Radiation is divided into electromagnetic (photonic) and corpuscular one. Corpuscular radiation includes alpha particles, beta particles, protons, neutrons, etc. Photon radiation includes gamma rays and X-rays.
Gamma radiation is a short-wave electromagnetic radiation whose properties are similar to X-ray but with much higher energy and speed (approximately equal to the speed of light).
Gamma radiation sources are:
- cosmic rays;
- natural radiation sources (radioactive ores and minerals containing uranium, thorium, actinouranium; other long-lived radionuclides that are not included into natural radioactive series such as potassium (40К), rubidium (87Rb), gadolinium (152Gd), hafnium (174Hf);
- artificial radiation sources (nuclear power plants, accelerators, etc.).
Gamma rays have the highest penetrating power among all radiation types. Accordingly, protection against them is the most complicated.
What is the hazard of gamma-radiation?
Natural gamma radiation does not cause any harm to human health since it is minimum. Artificial sources are quite different.
Due to extremely high penetrating power, gamma rays easily penetrate into living cells causing their damage. Interaction with body cells causes sharp excitation of atoms and their ionization resulting in changes in the structure of molecules and various pathologies and diseases.
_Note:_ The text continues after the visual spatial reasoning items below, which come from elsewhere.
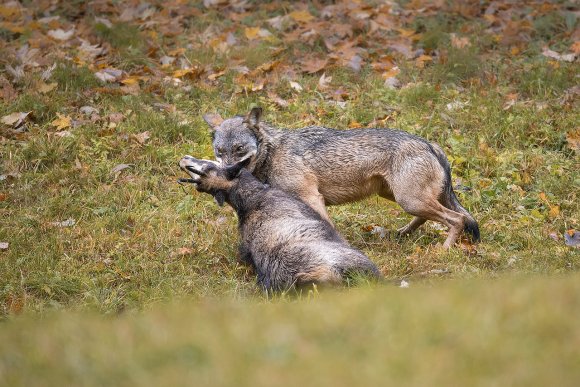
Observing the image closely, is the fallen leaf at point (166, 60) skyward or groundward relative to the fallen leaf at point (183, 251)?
groundward

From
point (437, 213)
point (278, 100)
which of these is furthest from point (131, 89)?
point (437, 213)

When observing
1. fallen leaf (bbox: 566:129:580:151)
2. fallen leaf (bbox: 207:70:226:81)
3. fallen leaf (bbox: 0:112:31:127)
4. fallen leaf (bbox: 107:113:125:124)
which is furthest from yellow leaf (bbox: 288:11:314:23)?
fallen leaf (bbox: 566:129:580:151)

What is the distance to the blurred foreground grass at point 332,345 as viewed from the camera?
3750mm

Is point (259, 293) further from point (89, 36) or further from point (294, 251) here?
point (89, 36)

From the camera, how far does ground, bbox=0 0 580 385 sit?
4.41 m

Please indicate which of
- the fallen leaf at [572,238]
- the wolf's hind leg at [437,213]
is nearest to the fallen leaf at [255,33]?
the wolf's hind leg at [437,213]

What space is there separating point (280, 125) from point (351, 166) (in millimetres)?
2809

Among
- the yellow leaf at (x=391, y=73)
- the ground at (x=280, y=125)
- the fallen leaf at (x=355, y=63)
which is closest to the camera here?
the ground at (x=280, y=125)

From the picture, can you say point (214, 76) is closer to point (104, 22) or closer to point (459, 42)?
point (104, 22)

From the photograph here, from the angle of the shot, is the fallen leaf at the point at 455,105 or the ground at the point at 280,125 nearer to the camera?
the ground at the point at 280,125

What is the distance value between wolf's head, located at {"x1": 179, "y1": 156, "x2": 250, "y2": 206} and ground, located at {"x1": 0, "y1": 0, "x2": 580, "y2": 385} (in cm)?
62

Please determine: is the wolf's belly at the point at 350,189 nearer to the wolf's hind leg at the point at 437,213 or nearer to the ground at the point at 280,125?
the wolf's hind leg at the point at 437,213

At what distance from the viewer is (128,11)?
15023mm

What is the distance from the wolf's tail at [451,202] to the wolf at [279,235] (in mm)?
1645
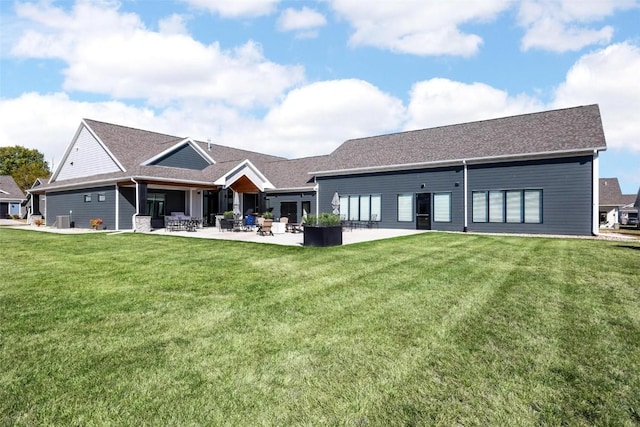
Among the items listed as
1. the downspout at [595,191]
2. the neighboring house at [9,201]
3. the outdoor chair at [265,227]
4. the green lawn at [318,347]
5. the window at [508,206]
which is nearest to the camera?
the green lawn at [318,347]

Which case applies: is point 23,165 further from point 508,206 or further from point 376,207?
point 508,206

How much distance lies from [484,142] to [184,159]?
20.8 m

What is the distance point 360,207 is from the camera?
24641 mm

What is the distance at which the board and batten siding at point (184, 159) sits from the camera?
24531mm

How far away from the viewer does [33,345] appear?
3889 millimetres

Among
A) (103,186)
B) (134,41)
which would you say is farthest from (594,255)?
(103,186)

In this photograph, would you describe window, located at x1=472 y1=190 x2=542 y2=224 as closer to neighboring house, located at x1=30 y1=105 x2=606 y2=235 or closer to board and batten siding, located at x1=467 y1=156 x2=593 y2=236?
neighboring house, located at x1=30 y1=105 x2=606 y2=235

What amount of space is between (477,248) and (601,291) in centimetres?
583

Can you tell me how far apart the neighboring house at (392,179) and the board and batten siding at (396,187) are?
6 cm

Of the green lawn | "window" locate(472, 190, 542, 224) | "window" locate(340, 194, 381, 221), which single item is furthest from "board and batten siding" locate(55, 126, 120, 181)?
"window" locate(472, 190, 542, 224)

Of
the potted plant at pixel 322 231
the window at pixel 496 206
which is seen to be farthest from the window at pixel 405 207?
the potted plant at pixel 322 231

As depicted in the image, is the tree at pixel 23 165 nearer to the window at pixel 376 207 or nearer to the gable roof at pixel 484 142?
the gable roof at pixel 484 142

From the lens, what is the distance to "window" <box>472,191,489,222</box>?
66.2 ft

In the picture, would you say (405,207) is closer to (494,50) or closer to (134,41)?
(494,50)
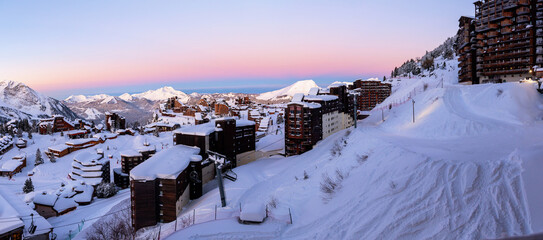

The most vulnerable to gamma rays are cells of hematological system, digestive tract, lymph glands, reproductive organs and hair follicles.
What is the application area of gamma radiation?
Gamma radiation is used for sterilization of certain products, medical instruments and equipment. Gamma rays determine the depth of the wells and the underlying soils in geology are established (γ-logging). In addition, gamma radiation is used in science, technology, energy, medicine, etc.
How to protect yourself from exposure?
The classical methods of protection by time, quantity and distance will help to protect personnel against exposure by artificial sources. This means that working hours in hazardous places should be limited. Besides, protective materials such as lead, concrete, lead glass, steel, depleted uranium, etc. should be used, if necessary. Individual protection means, manipulators, remote instruments will be also needed.
The best barrier against gamma rays is lead; its use is limited by low melting point anyway. Therefore, tungsten, tantalum and iron are most often used in hot spots.
As for protection of the public, people should first pay attention to suspicious items marked “radiation hazard”. In revealing such objects, do not touch them, move as soon as possible to the maximum possible distance, and immediately notify the law enforcement authorities. Hazardous finds are mostly revealed in the places of scrap metal accumulation, landfills, dumps and abandoned military facilities.
In case of radiation accident initiation, the most efficient protection against external gamma radiation will be special shelters; and in their absence, these can be basements of houses. The thicker are the walls, the more secure is the shelter. Basement of a multi-story building can decrease radiation impact by 1000.